[Excerpt from a dataset]

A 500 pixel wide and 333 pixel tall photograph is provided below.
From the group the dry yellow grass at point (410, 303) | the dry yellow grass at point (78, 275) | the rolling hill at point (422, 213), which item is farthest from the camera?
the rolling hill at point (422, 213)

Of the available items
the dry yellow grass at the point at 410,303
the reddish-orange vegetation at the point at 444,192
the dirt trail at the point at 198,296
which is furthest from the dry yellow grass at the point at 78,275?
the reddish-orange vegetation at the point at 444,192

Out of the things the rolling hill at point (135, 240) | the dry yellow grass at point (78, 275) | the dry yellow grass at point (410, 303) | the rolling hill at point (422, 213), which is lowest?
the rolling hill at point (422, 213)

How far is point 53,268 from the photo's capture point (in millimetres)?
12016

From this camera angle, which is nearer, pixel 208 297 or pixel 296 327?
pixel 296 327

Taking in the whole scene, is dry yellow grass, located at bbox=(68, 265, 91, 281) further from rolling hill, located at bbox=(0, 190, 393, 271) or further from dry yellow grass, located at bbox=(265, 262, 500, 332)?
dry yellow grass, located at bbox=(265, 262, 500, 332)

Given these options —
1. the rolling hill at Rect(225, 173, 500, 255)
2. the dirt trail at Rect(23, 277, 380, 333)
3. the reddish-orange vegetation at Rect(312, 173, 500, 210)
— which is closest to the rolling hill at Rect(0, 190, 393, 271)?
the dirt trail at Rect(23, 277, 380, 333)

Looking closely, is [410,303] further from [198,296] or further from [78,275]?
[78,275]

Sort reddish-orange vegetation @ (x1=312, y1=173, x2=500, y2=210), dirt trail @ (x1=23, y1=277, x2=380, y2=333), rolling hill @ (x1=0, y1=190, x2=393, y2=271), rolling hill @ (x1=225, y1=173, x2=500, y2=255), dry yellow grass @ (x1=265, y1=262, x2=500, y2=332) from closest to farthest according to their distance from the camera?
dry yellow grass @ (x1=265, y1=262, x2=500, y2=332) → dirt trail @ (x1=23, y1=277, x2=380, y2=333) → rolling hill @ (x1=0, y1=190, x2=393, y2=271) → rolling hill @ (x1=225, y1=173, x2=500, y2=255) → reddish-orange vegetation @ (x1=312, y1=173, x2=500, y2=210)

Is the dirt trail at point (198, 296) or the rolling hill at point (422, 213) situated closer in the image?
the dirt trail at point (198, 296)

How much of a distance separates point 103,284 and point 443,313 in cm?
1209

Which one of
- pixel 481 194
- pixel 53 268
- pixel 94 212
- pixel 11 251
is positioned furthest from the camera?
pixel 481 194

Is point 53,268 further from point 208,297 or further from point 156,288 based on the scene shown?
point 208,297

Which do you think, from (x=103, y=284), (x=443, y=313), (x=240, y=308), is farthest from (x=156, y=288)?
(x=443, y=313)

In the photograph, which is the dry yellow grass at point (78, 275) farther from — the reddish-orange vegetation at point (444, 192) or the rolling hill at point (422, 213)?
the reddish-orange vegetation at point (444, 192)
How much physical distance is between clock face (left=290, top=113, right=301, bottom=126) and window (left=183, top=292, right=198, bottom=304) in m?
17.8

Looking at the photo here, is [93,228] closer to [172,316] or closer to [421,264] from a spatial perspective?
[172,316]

SHORT PROBLEM: Extract the listing in its entirety and repeat it exactly.

SOLUTION TO THIS EXERCISE:
A 500 pixel wide and 333 pixel tall photograph is provided below.
From the group the dry yellow grass at point (410, 303) | the dry yellow grass at point (78, 275) | the rolling hill at point (422, 213), which item is farthest from the camera?
the rolling hill at point (422, 213)

Of the available items
the dry yellow grass at the point at 410,303
the reddish-orange vegetation at the point at 444,192
the dirt trail at the point at 198,296
which is furthest from the dry yellow grass at the point at 78,275?
the reddish-orange vegetation at the point at 444,192

Out of the things the rolling hill at point (135, 240) | the dry yellow grass at point (78, 275) | the dry yellow grass at point (410, 303) | the rolling hill at point (422, 213), which is lowest?
the rolling hill at point (422, 213)

How far is point 53,268 from the photo's capture point (in millimetres)?
12016

From this camera angle, which is nearer, pixel 208 297 or pixel 296 327?
pixel 296 327

Taking in the whole scene, is dry yellow grass, located at bbox=(68, 265, 91, 281) further from rolling hill, located at bbox=(0, 190, 393, 271) or further from dry yellow grass, located at bbox=(265, 262, 500, 332)?
dry yellow grass, located at bbox=(265, 262, 500, 332)

Given these options —
1. the rolling hill at Rect(225, 173, 500, 255)
2. the dirt trail at Rect(23, 277, 380, 333)
3. the reddish-orange vegetation at Rect(312, 173, 500, 210)
— which is closest to the rolling hill at Rect(0, 190, 393, 271)?
the dirt trail at Rect(23, 277, 380, 333)

Looking closely, is [410,303] further from [198,296] or further from [78,275]?
[78,275]

Sort reddish-orange vegetation @ (x1=312, y1=173, x2=500, y2=210), dirt trail @ (x1=23, y1=277, x2=380, y2=333), rolling hill @ (x1=0, y1=190, x2=393, y2=271), rolling hill @ (x1=225, y1=173, x2=500, y2=255), dry yellow grass @ (x1=265, y1=262, x2=500, y2=332) from closest to farthest according to their distance from the camera?
dry yellow grass @ (x1=265, y1=262, x2=500, y2=332) → dirt trail @ (x1=23, y1=277, x2=380, y2=333) → rolling hill @ (x1=0, y1=190, x2=393, y2=271) → rolling hill @ (x1=225, y1=173, x2=500, y2=255) → reddish-orange vegetation @ (x1=312, y1=173, x2=500, y2=210)

Is the dirt trail at point (198, 296) or the rolling hill at point (422, 213) situated closer in the image?
the dirt trail at point (198, 296)

How much of a distance separates point 103,284 and point 443,313 in cm?
1209

Which one of
- pixel 481 194
- pixel 53 268
- pixel 94 212
- pixel 11 251
is positioned furthest from the camera?
pixel 481 194

Is point 53,268 further from point 208,297 or further from point 156,288 based on the scene shown?
point 208,297

Which do you think, from (x=103, y=284), (x=443, y=313), (x=240, y=308), is farthest from (x=156, y=288)?
(x=443, y=313)

In the photograph, which is the dry yellow grass at point (78, 275) farther from — the reddish-orange vegetation at point (444, 192) or the rolling hill at point (422, 213)?
the reddish-orange vegetation at point (444, 192)
How much physical distance is between clock face (left=290, top=113, right=301, bottom=126) and window (left=183, top=292, right=198, bottom=304) in m?
17.8

Looking at the photo here, is [93,228] closer to [172,316] or closer to [421,264] from a spatial perspective?
[172,316]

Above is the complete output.